グループ内でアセットマネジメント事業、不動産事業及びホテル運営事業を営む上で、徹底した管理体制を維持する必要があると認識しております。しかしながら、今後予測し得ない事態や何らかの理由により、当社グループの業務運営体制及び内部統制が有効に機能しない状況となった場合、当社グループの信用の低下を招き、事業運営、業績及び財政状態に重要な影響を与える可能性があります。
(b)人材の確保について
アセットマネジメント事業及び全社セグメントは、小規模な組織体制で各業務を遂行しており、役職員一人一人が担う業務の質及び貢献度は相応に高くなっております。現在、一時的な不在・欠員が生じても、業務手順の共有や代行体制等により業務遂行に支障がないよう努めておりますが、何らかの理由により大量の欠員が同時に生じた場合や新型コロナウイルス感染症の罹患等により役職員に就業が困難な事態が生じた場合には、業務遂行に著しい支障を来たす可能性があります。
当社グループの事業上、不動産の投資、投資助言・代理及び媒介及び管理部門に必要なスキルを有する優秀な人材の確保が必要不可欠であります。とりわけ不動産投資に関しては金融取引、不動産取引、税務会計等における高度な知識と経験に基づく競争力のあるサービスを提供していくことが重要であります。また、管理においても、上場会社として、適切かつ十分な財務報告や情報開示を行う体制を構築する必要性があります。現状、当該職種の転職市場は需要過多の状況であり、人材の採用遅れ及び人材流出のリスクは高い状況にあります。当社グループにおきましては、積極的な採用及び賃金の引き上げ等の対応をすすめておりますが、何らかの理由により、急激な人材の流出が生じ、補充が困難となった場合は、当社グループの提供する情報その他のサービスの質の維持、経営管理、財務報告や情報開示の機能に重大な支障が生じる可能性があり、当社グループの事業運営及び業績等に重要な影響を与える可能性があります。

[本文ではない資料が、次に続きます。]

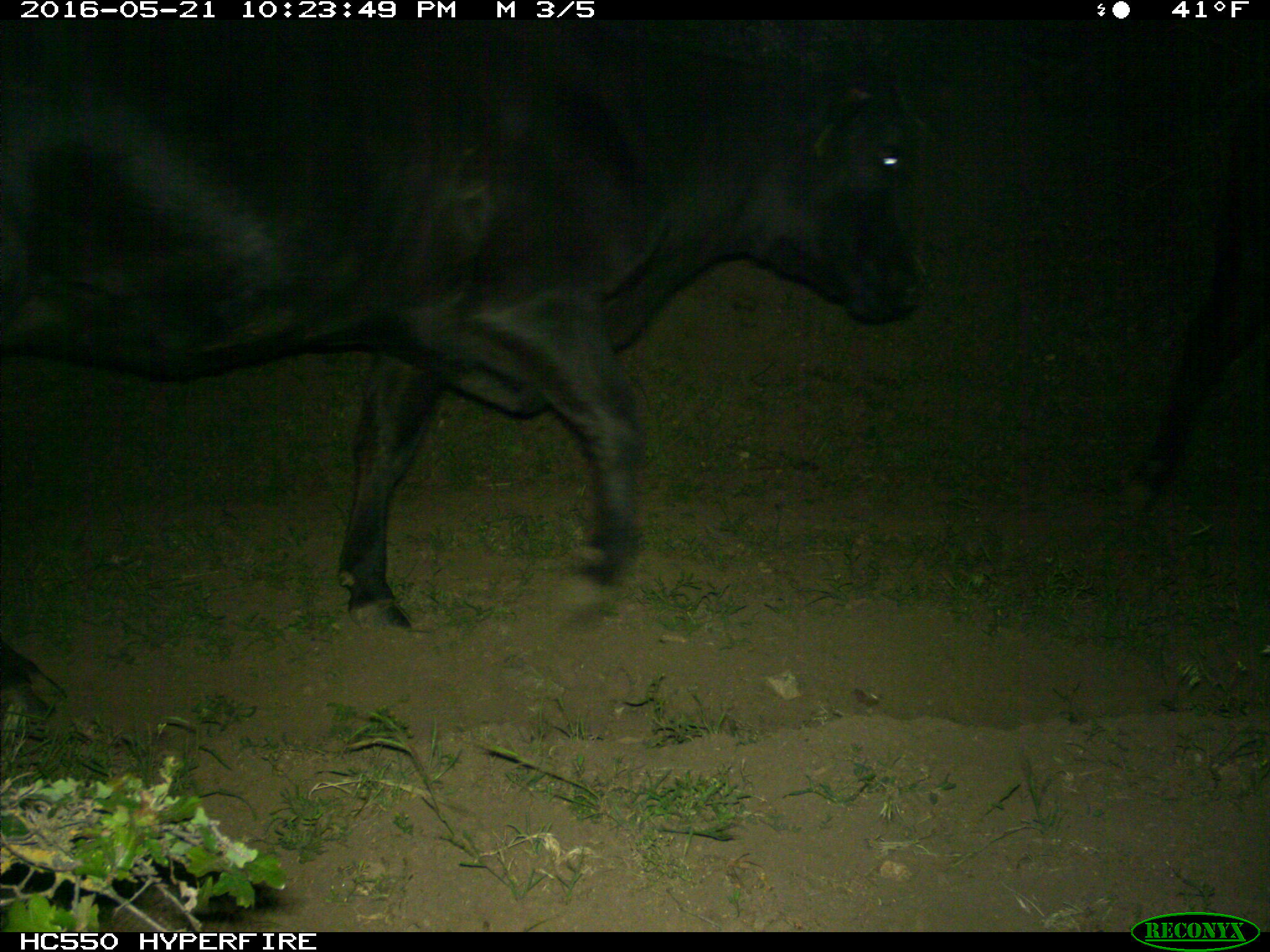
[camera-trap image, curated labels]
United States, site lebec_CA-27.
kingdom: Animalia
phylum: Chordata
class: Mammalia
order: Artiodactyla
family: Bovidae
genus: Bos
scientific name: Bos taurus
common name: domestic cow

ホテル運営事業においてもホテル業界の人手不足は深刻であります。今後、賃金の上昇による運営コストの増加または人手不足によるホテルの売上の逸失により、当社グループの事業運営及び業績等に重要な影響を与える可能性があります。
配当政策
3【配当政策】
当社は、株主の皆様に対する利益還元を最重要課題の一つとして位置付け、『中期経営計画2022』において、配当戦略として「利益水準に応じた安定的な配当の実施」「トータル・シェアホルダーズリターン等の指標の検討」を掲げております。
配当に関しては、長期安定的な経営基盤の確立に必要な内部留保水準、事業環境や業績動向、財務体質、資本効率などを総合的に勘案し決定しております。なお、当社の剰余金の配当は、期末配当の年1回を基本方針としており、配当の決定機関は、中間配当は定款の定めにより取締役会、期末配当は定時株主総会です。

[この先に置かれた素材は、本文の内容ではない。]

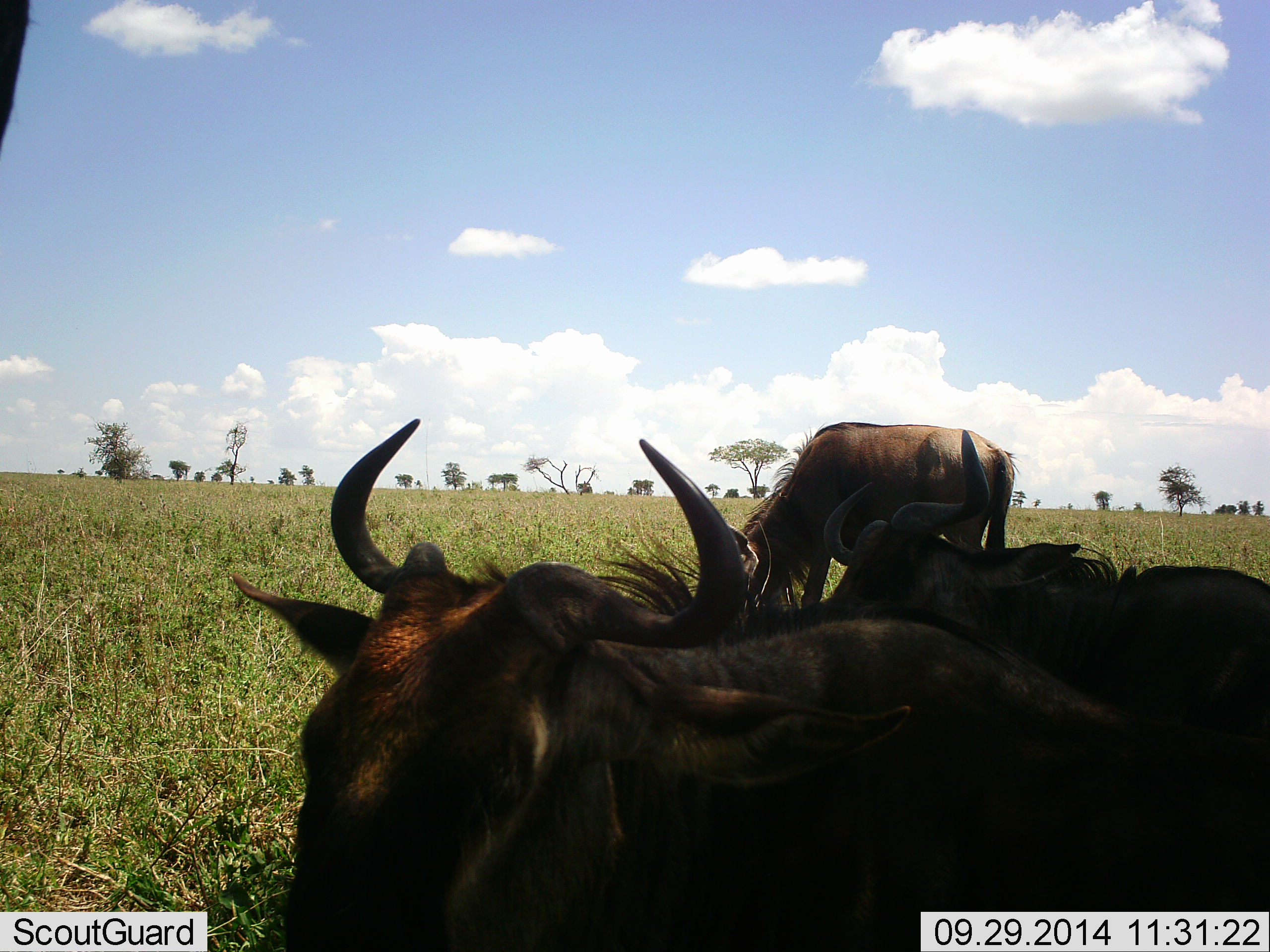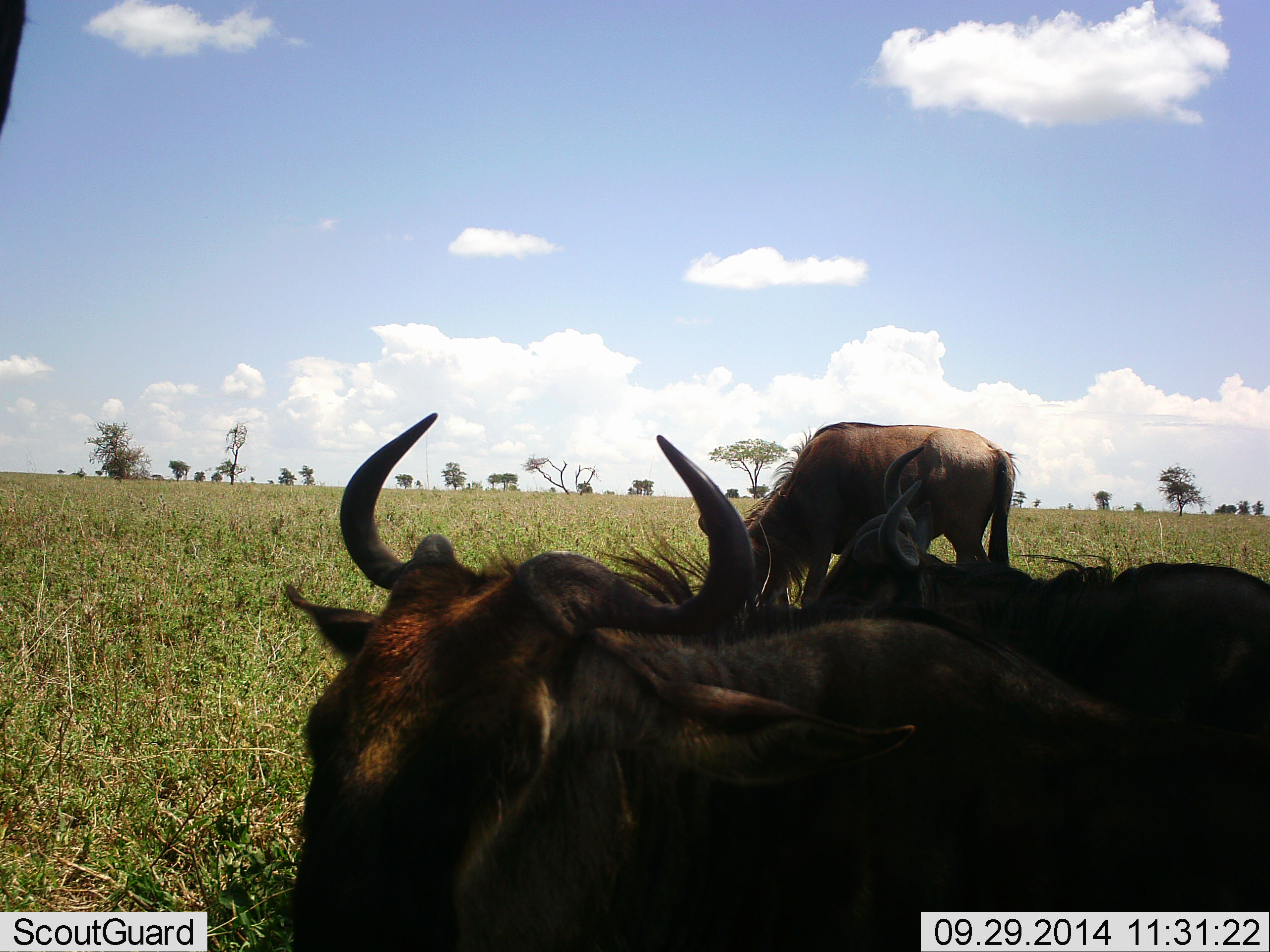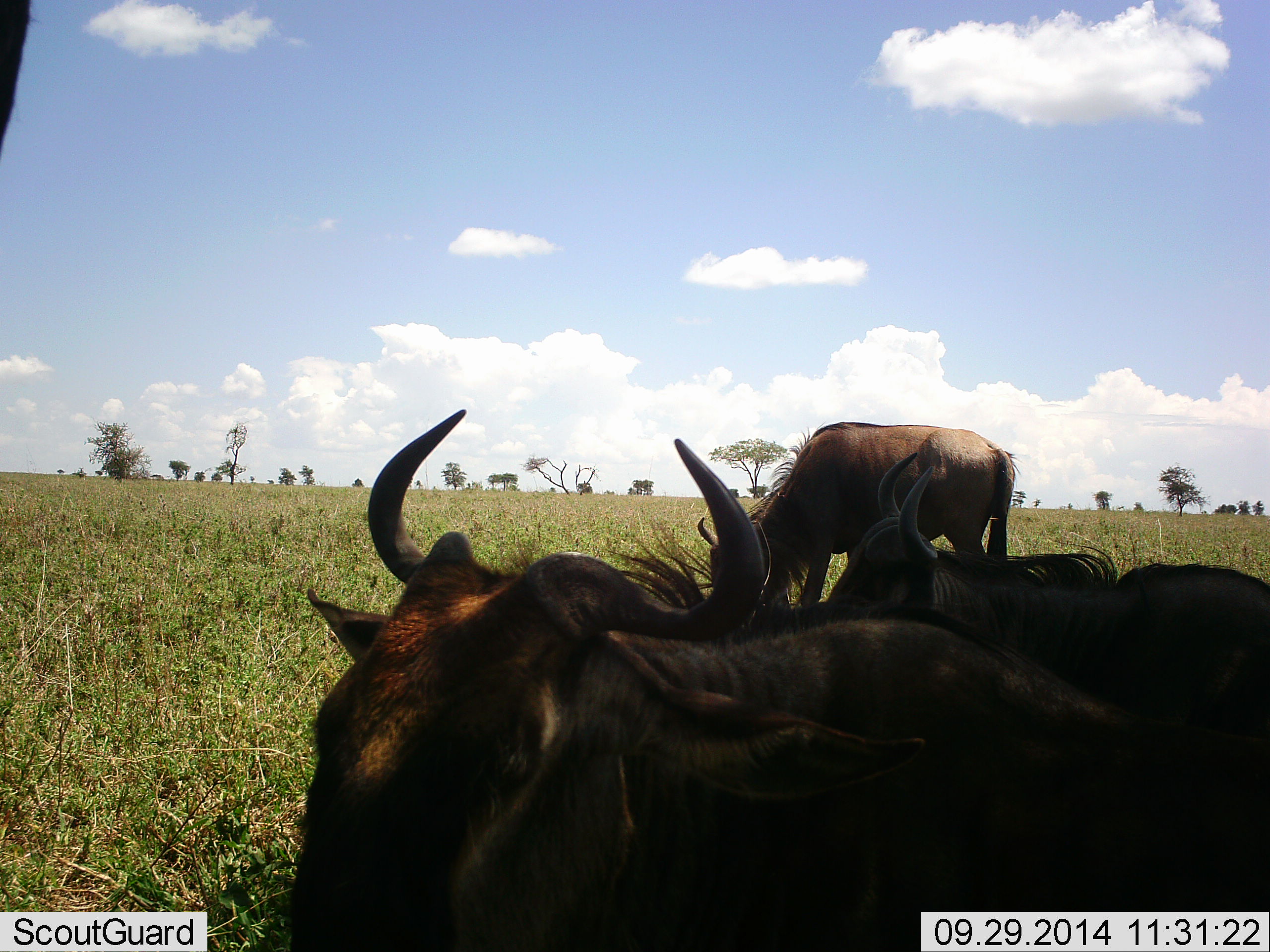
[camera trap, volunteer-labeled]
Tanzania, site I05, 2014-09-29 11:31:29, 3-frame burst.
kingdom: Animalia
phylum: Chordata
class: Mammalia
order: Artiodactyla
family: Bovidae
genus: Connochaetes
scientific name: Connochaetes taurinus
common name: blue wildebeest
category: wildebeest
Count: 3.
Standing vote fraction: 50%.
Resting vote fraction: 80%.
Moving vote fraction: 10%.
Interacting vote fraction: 0%.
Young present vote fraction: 0%.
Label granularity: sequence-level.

2024年3月期の業績については、『中期経営計画2024』の最終年度の目標として掲げた計数計画のうち幾つかが未達となりましたが、好調なホテル業界の影響により運営ホテルの業績及びホテル不動産の販売が堅調に推移し、売上高は前連結会計年度を上回りました。一方、運営ホテルの人件費等のコスト及びホテルの開発費用等の上昇を吸収するまでには至らず、利益は減少致しました。しかしながら、当社の持続的成長をご支援いただく多くの株主の皆様のご期待にもお応えすべく、長期安定的な経営基盤の確立に必要な内部留保水準、事業環境や業績動向、財務体質、資本効率などを総合的に勘案し、2024年3月31日を基準日とする期末配当については、前期比増配の1株当たり19円00銭とする事といたしました。

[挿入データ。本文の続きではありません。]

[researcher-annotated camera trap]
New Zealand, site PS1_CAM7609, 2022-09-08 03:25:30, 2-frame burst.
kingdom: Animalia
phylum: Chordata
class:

当事業年度に係る剰余金の配当は以下のとおりであります。
決議年月日:2024年6月25日 定時株主総会決議
配当金の総額:362百万円
1株当たり配当額:19円00銭
なお、2025年3月期にかかる配当予想につきましては、予算達成の進捗やキャッシュ・フローの状況等も考慮する必要があるため、現時点では未定とさせていただきます。